1. No. Headphones. Ever. A walker’s attention should always be on the dog and the surroundings.
2. No talking on cell phones except in an emergency.
3. Practice makes perfect. Ask for (and reinforce) your dog for loose-leash walking, and polite sits at street corners and when you stop to talk to someone.
4. Use good equipment that is appropriate for your dog (for example, if not well trained, giant dogs probably need more than a flat collar – and retractable leashes are not considered safe, ever). Inspect the fit and condition of all your equipment frequently. Ensure that your dog wears a tag with current information.
5. Pay attention to your dog’s body language. Chances are she will alert you about anything amiss on the street or trail long before you become aware of it. Whether that’s another dog walker approaching, a mountain biker flying down the trail toward you, or a mountain lion trailing you, an early warning can help you manage the situation – but if only you are paying attention.

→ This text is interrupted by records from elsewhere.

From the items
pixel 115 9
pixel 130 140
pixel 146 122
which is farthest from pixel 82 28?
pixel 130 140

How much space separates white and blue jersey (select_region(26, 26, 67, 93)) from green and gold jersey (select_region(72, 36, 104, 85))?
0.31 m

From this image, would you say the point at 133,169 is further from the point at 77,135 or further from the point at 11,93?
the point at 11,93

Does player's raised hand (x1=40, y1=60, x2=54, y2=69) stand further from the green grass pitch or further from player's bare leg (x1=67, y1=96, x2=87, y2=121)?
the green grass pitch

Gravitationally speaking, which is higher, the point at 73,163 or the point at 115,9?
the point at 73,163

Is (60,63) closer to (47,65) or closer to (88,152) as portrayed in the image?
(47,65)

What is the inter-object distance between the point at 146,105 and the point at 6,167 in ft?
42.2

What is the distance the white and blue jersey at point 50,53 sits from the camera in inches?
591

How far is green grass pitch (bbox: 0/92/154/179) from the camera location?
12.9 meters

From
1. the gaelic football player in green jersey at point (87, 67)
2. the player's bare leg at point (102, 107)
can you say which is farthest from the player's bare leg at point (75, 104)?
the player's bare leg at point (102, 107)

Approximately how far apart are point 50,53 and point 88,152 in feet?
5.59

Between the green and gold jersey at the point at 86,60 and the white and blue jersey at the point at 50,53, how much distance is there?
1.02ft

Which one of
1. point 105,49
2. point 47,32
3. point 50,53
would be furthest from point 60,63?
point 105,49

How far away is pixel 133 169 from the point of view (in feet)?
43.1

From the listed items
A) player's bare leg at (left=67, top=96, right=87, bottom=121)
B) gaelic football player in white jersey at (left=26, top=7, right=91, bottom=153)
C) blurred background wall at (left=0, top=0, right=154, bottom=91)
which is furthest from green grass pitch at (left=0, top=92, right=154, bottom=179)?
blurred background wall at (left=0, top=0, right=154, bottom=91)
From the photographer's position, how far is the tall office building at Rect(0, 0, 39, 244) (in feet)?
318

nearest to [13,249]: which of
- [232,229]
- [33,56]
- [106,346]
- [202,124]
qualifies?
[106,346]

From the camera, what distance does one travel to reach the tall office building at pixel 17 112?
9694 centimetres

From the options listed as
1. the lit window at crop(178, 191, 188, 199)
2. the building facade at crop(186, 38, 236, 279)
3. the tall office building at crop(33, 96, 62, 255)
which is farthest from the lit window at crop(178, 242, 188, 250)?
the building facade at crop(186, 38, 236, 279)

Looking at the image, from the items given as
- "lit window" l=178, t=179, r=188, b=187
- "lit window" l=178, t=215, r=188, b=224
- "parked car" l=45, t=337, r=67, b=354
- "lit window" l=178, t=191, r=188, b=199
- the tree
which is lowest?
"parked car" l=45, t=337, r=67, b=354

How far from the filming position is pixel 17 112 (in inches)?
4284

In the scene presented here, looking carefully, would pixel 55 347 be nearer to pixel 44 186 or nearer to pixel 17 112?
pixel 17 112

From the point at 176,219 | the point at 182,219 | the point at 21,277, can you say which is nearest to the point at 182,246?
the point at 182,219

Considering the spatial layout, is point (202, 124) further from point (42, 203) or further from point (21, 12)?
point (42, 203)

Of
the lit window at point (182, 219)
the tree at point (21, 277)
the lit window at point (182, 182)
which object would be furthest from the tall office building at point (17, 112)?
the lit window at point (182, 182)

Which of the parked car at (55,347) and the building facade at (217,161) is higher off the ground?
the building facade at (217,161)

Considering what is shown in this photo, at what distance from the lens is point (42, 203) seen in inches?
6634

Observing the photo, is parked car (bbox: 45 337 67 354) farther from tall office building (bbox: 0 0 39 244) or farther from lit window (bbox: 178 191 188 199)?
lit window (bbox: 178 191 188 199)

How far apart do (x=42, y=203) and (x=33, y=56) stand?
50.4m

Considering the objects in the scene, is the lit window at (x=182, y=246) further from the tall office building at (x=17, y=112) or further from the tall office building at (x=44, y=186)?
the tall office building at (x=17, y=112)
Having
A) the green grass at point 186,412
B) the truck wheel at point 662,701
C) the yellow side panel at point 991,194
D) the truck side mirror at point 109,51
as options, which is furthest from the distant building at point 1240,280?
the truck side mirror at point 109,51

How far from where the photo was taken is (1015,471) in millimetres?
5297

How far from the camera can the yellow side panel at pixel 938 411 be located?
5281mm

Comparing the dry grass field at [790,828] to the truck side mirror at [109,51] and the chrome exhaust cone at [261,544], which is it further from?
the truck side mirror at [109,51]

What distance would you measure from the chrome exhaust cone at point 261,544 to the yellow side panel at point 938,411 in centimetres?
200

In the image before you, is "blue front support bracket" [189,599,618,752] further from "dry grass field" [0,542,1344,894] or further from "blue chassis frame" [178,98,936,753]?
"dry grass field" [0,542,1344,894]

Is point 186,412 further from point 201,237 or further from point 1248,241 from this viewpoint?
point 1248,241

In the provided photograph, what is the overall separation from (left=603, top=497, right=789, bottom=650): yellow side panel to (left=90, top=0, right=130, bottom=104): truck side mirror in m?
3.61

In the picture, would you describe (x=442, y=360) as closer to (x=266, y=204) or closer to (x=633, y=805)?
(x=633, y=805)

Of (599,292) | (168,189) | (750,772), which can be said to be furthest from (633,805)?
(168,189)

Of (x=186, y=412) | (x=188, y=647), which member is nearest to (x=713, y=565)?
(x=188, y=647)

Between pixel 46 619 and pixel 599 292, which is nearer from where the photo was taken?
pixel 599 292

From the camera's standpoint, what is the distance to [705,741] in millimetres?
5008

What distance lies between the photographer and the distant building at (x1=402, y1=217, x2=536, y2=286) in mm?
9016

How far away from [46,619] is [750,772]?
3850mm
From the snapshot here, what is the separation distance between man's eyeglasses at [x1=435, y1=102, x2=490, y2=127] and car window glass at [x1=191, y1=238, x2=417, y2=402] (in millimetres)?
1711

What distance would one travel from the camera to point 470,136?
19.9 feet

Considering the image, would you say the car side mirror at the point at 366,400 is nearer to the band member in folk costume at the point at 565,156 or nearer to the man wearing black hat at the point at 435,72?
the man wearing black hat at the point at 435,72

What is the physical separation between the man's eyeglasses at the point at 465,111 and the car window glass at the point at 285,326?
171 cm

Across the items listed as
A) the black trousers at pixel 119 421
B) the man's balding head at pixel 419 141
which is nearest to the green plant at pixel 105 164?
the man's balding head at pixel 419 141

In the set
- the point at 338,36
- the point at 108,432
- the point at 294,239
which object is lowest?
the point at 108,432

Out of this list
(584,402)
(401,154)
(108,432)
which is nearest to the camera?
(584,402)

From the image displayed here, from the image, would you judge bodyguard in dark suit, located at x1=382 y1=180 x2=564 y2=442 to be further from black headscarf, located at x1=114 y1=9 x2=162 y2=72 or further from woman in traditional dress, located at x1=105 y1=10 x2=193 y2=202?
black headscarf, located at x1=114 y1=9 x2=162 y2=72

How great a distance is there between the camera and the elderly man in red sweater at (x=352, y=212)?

6. Carry really good treats. Professionally trained walkers know that good training is built with top-shelf reinforcements.
7. Make sure your dog is healthy before starting any exercise program.
8. Do not let your dog run off-leash unless he has a reliable recall. (The only exception would be in a fenced dog park, during off-peak hours, so you could work on your dog’s recall!)
9. Manage your dog’s behavior! Don’t assume that it is okay for your dog to interact with every dog and every human you come across. Not only is it rude, but it can also trigger unexpected, and maybe unwanted, reactions.